Problem: Exactly the lines from the one containing "Which of the options" through the end of the data below are to be reproduced, and nothing besides them.

Excerpted data:
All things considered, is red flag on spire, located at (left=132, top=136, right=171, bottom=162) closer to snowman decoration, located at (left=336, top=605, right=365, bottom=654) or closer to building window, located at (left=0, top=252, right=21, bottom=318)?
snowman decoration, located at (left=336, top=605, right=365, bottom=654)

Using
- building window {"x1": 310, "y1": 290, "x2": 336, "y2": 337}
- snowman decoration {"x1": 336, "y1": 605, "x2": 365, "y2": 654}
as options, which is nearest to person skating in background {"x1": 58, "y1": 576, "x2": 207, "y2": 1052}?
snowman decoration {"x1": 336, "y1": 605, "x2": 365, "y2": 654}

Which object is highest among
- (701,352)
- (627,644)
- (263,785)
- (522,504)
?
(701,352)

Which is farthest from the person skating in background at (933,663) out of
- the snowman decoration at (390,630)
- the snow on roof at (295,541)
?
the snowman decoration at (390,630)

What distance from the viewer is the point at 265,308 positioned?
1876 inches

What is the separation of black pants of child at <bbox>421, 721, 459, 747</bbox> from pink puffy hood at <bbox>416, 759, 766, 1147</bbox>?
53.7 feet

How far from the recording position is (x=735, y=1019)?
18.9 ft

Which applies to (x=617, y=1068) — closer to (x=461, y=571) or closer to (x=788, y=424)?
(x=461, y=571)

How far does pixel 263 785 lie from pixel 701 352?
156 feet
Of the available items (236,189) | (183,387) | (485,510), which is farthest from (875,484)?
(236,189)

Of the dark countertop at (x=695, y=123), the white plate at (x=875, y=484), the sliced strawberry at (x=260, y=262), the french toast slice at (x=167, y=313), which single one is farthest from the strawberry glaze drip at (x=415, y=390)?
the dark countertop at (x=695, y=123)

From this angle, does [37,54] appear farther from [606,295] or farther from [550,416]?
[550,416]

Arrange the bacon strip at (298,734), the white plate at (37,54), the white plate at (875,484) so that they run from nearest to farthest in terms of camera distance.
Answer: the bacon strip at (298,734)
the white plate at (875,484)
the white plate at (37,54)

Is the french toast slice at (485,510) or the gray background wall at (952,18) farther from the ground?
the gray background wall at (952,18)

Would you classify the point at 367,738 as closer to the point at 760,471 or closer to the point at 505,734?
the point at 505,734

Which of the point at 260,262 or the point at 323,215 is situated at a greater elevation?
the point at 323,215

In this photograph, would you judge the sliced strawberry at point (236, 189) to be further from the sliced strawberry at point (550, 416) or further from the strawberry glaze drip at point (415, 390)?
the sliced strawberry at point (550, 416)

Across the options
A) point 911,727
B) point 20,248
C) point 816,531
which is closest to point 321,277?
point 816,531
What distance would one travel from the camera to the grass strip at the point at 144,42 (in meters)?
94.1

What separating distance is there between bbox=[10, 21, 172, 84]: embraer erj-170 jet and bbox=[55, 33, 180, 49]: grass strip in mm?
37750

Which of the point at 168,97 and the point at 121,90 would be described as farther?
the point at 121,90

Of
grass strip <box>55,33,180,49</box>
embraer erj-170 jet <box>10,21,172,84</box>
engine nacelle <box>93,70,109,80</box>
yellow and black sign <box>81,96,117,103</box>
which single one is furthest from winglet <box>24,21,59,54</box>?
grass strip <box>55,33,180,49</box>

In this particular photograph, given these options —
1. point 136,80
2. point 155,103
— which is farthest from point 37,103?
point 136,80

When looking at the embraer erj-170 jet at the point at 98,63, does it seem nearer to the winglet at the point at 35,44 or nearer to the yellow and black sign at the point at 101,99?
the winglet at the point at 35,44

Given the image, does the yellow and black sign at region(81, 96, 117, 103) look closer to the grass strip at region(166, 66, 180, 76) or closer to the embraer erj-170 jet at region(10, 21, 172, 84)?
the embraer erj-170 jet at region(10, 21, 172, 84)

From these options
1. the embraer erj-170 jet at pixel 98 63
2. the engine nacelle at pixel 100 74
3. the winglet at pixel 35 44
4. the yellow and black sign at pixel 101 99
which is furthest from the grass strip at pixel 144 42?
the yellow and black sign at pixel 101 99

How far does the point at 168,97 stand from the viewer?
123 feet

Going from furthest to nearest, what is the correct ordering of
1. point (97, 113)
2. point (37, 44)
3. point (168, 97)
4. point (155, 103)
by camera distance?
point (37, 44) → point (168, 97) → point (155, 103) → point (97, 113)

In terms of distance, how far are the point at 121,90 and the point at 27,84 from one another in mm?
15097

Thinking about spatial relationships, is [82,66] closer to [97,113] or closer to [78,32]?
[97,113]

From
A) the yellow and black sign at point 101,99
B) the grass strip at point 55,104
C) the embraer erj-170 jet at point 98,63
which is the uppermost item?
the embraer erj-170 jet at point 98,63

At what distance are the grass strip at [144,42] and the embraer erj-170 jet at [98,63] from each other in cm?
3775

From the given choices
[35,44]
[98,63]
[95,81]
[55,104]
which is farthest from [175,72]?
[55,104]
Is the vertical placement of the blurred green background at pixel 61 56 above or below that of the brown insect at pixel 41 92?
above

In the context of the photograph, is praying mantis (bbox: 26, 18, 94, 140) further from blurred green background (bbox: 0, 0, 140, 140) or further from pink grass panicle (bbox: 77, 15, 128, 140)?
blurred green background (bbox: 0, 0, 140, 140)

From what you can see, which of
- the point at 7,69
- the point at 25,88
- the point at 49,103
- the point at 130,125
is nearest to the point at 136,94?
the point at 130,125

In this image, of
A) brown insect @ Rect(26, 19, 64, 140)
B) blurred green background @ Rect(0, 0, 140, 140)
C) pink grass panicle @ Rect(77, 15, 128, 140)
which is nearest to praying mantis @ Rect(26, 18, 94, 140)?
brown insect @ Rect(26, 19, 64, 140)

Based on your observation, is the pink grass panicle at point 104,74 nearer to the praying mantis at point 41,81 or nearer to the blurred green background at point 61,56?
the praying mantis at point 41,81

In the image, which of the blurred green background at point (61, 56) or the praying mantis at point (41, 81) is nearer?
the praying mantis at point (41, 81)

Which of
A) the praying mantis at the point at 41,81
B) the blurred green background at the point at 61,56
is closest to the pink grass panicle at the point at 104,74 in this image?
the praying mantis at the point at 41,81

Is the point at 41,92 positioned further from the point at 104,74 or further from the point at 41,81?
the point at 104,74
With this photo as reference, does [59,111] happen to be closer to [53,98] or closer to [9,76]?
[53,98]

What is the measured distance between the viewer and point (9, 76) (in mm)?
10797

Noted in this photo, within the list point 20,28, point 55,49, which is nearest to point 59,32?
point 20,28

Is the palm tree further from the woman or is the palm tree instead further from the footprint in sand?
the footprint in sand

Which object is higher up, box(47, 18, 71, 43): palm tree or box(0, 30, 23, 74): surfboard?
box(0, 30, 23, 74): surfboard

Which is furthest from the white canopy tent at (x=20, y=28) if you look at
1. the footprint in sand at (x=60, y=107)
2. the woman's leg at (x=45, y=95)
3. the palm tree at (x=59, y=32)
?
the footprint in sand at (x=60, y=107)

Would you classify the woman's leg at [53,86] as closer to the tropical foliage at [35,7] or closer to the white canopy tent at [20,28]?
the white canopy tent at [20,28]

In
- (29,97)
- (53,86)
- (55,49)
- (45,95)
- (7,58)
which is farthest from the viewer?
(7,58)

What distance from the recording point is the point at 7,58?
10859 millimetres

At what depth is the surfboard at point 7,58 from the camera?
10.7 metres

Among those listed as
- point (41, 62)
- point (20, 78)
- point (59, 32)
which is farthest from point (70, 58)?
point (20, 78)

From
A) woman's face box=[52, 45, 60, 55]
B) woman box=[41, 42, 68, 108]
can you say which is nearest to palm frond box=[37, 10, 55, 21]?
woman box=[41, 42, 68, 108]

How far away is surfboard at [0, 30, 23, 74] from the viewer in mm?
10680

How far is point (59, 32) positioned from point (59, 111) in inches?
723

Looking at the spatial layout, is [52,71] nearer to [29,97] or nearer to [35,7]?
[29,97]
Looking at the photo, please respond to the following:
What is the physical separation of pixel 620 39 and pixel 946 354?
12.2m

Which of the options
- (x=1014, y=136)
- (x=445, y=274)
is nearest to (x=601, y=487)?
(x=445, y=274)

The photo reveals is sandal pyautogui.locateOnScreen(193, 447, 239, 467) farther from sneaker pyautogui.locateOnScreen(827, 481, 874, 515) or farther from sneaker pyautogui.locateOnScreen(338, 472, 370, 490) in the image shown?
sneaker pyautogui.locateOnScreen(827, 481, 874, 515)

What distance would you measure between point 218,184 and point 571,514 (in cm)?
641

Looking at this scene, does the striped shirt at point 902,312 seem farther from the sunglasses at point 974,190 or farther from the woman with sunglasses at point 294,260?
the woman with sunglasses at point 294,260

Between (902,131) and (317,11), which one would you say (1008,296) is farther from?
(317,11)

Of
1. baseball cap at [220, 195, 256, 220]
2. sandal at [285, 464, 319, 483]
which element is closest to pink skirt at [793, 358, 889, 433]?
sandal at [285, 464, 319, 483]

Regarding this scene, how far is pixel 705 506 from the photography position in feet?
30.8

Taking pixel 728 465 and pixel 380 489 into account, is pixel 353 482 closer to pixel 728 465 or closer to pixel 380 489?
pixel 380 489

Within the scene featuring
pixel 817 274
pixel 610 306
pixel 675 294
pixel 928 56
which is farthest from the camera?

Result below:
Which of the options
- (x=1014, y=136)
- (x=445, y=274)
is nearest to (x=601, y=487)?
(x=445, y=274)

The photo reveals is sandal pyautogui.locateOnScreen(193, 447, 239, 467) farther from sneaker pyautogui.locateOnScreen(827, 481, 874, 515) or farther from sneaker pyautogui.locateOnScreen(338, 472, 370, 490) in the image shown?
sneaker pyautogui.locateOnScreen(827, 481, 874, 515)

What distance would you measure between point 218,184 and point 571,514 (in cm)?
641

Looking at this scene, does the striped shirt at point 902,312 seem farther from the sunglasses at point 974,190 or farther from the woman with sunglasses at point 294,260?
the woman with sunglasses at point 294,260

Between (902,131) and (317,11), which one would you say (1008,296) is farther from?
(317,11)

Of
1. baseball cap at [220, 195, 256, 220]
2. sandal at [285, 464, 319, 483]
which element is closest to pink skirt at [793, 358, 889, 433]?
sandal at [285, 464, 319, 483]

Regarding this scene, how far is pixel 705 506 from the photography position in feet?
30.8

Taking pixel 728 465 and pixel 380 489 into account, is pixel 353 482 closer to pixel 728 465 or closer to pixel 380 489?
pixel 380 489

Within the scene featuring
pixel 817 274
pixel 610 306
pixel 675 294
pixel 928 56
which is farthest from the camera?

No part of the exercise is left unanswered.